Las zonas erógenas de la mujer con más terminaciones nerviosas y tejido eréctil son el clítoris y los pezones. Sin embargo, eso no quiere decir que sean las únicas zonas erógenas de la mujer. Otras áreas sensibles que al ser estimuladas pueden producir placer son el abdomen, senos, cuello, los lóbulos de las orejas o incluso el ano, una zona altamente sensible en muchas mujeres.
Cuando el clítoris de las mujeres es estimulado, se erecta al igual que la glande del hombre debido a que está repleto de vasos sanguíneos. La estimulación en esta zona erógena de la mujer aumenta el flujo sanguíneo produciendo una secreción de las glándulas de Bartolino -situadas a cada lado de la apertura de la vagina- y este líquido lubricante ayuda a que el pene se deslice correctamente en la vagina causando placer.
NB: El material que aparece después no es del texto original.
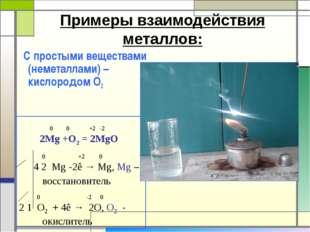Примеры взаимодействия металлов: С простыми веществами (неметаллами) – кислор
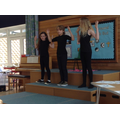 Year 6 Talents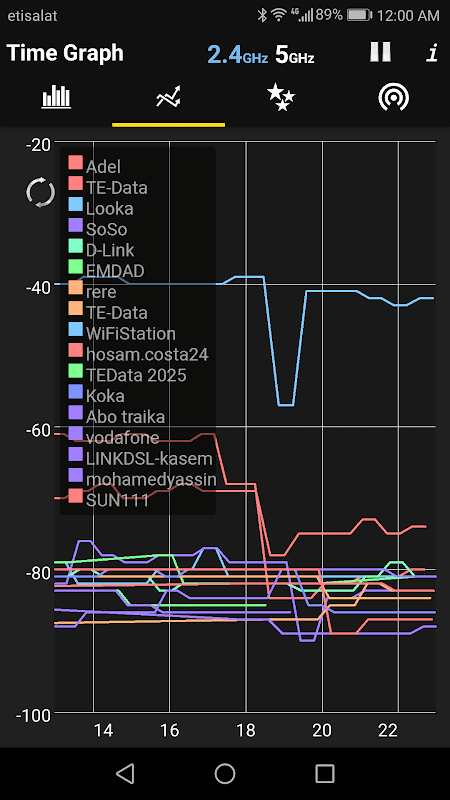 WiFi Analyzer screenshot 2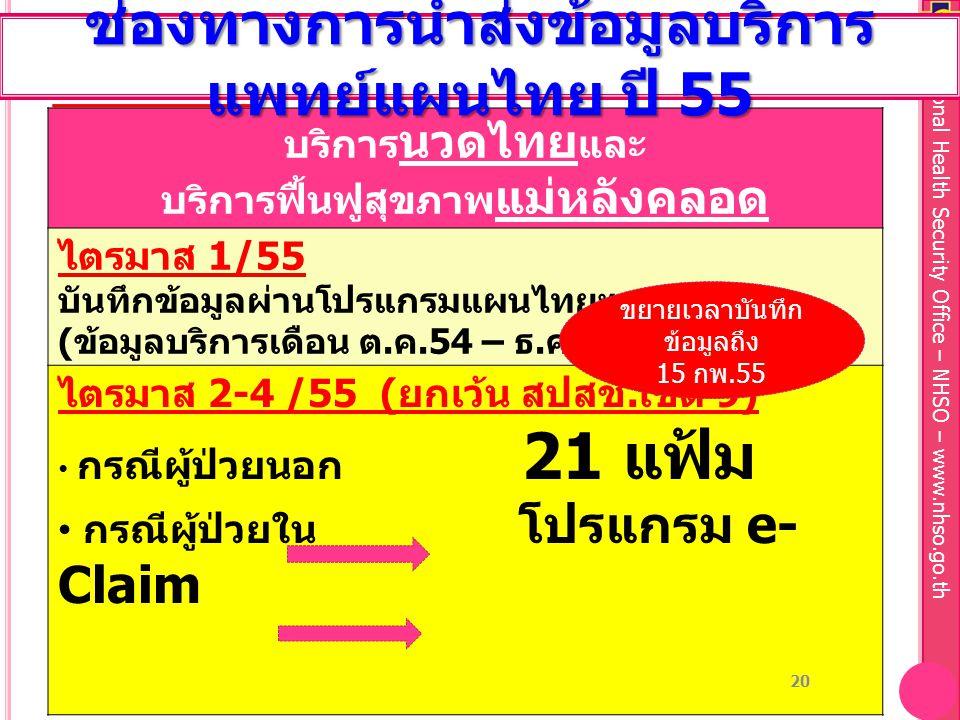National Health Security Office – NHSO – www.nhso.go.th บริการ นวดไทย และ บริการฟื้นฟูสุขภาพ แม่หลังคลอด ไตรมาส 1/55 บันทึกข้อมูลผ่านโปรแกรมแผนไทยฯ ( ข้อมูลบริการเดือน ต.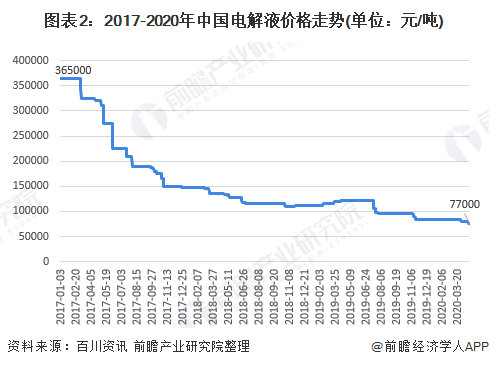 图表2:2017-2020年中国电解液价格走势(单位:元/吨)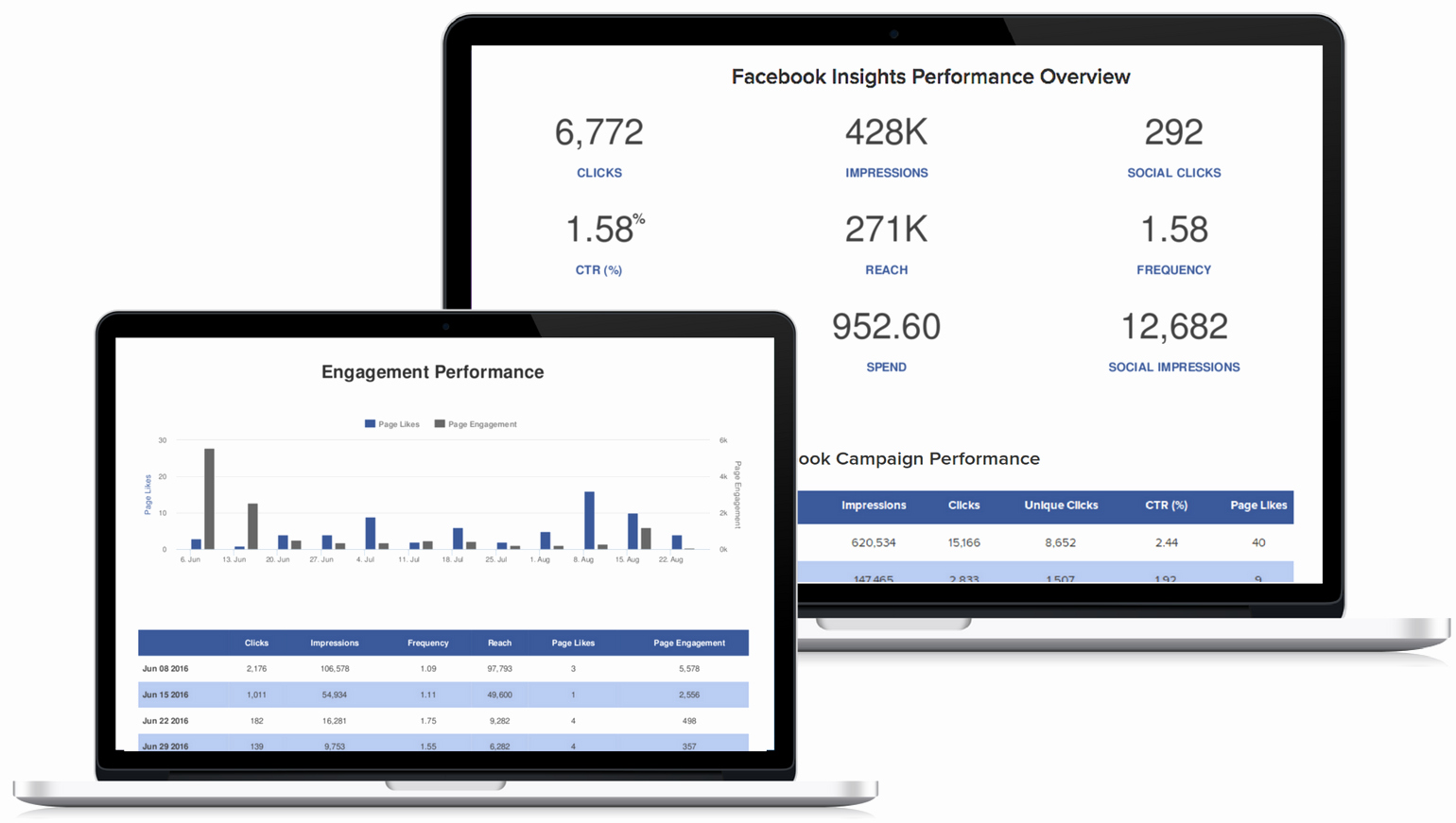 Social Media Reporting Templates New social Media Report Template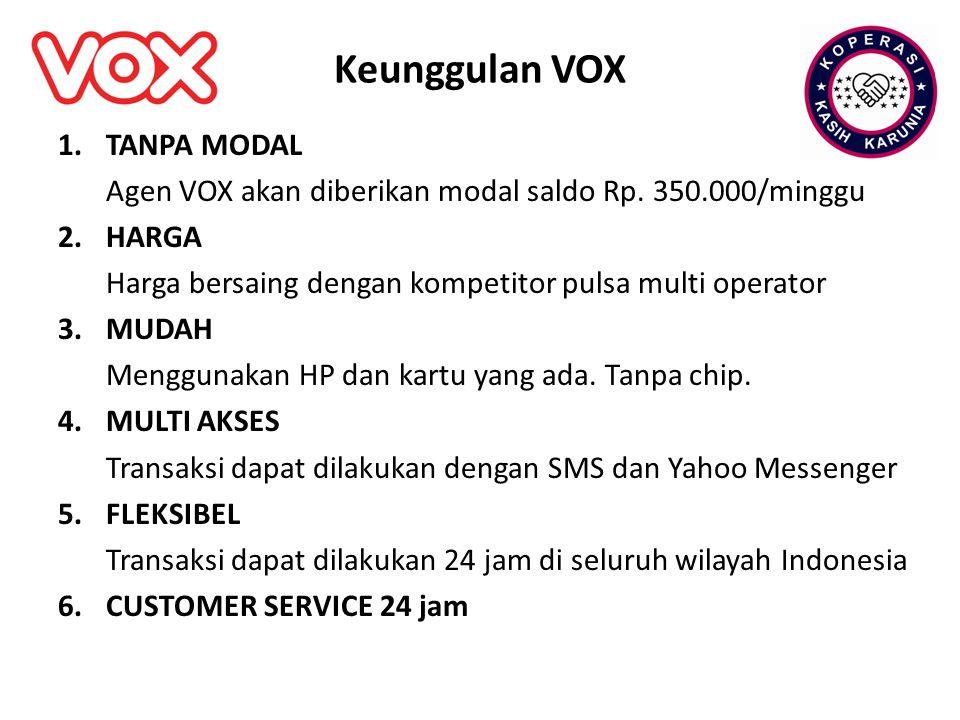 Keunggulan VOX 1.TANPA MODAL Agen VOX akan diberikan modal saldo Rp. 350.000/minggu 2.HARGA Harga bersaing dengan kompetitor pulsa multi operator 3.MU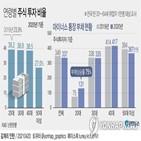 작년,월평균,가구,비중,주식,소득,감소,응답자,자녀,자가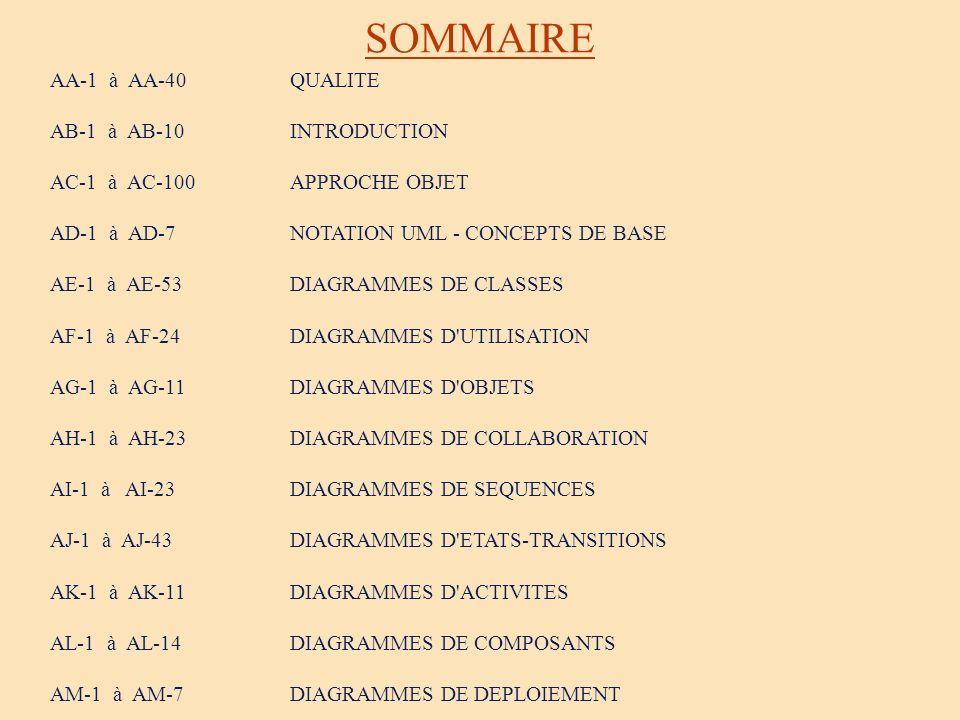 SOMMAIRE AA-1 à AA-40 QUALITE AB-1 à AB-10 INTRODUCTION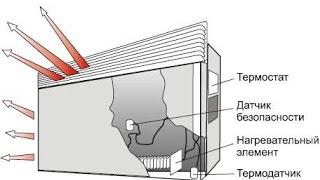 Обогреватель воздуха конвектор Saturn ST-HT0466(, 2014-09-28T16:39:13.000Z)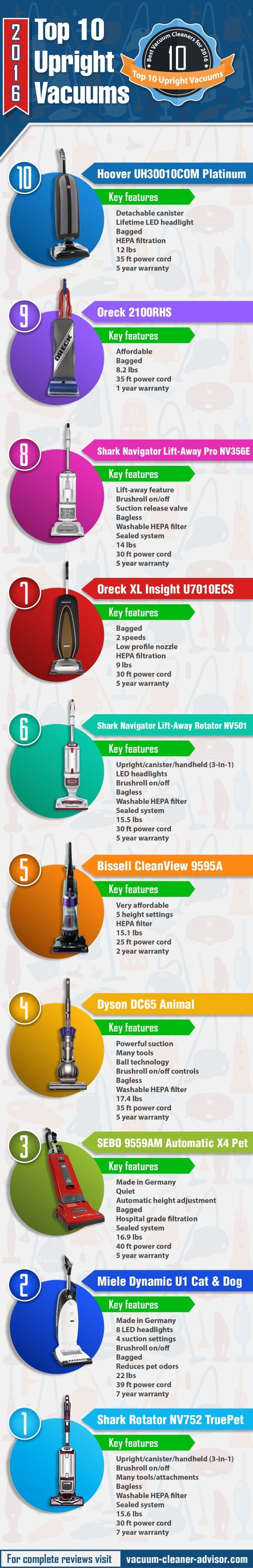 top 10 upright vacuum cleaners infographic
Los pezones son otra de las zonas erógenas de la mujer. Estos órganos tienen tanta inervación que al ser acariciados, mordidos, succionados o lamidos se ponen erguidos. Esto es señal de excitación.
Toda la piel del cuerpo puede ser considerada como un órgano sexual y como una zona erógena de la mujer. Cada mujer tiene ciertos puntos de placer que son más receptivos a la estimulación que otros. En algunas mujeres, sus zonas erógenas pueden ser la espalda, el ombligo, la parte interna de los muslos o los dedos de los pies.
Las manos, los dedos, la lengua, los labios e incluso hasta el miembro varonil pueden ser utilizados para estimular las zonas erógenas de la mujer.
Algunos cocteles afrodisiacos también pueden ayudar a que las zonas erógenas de la mujer se activen.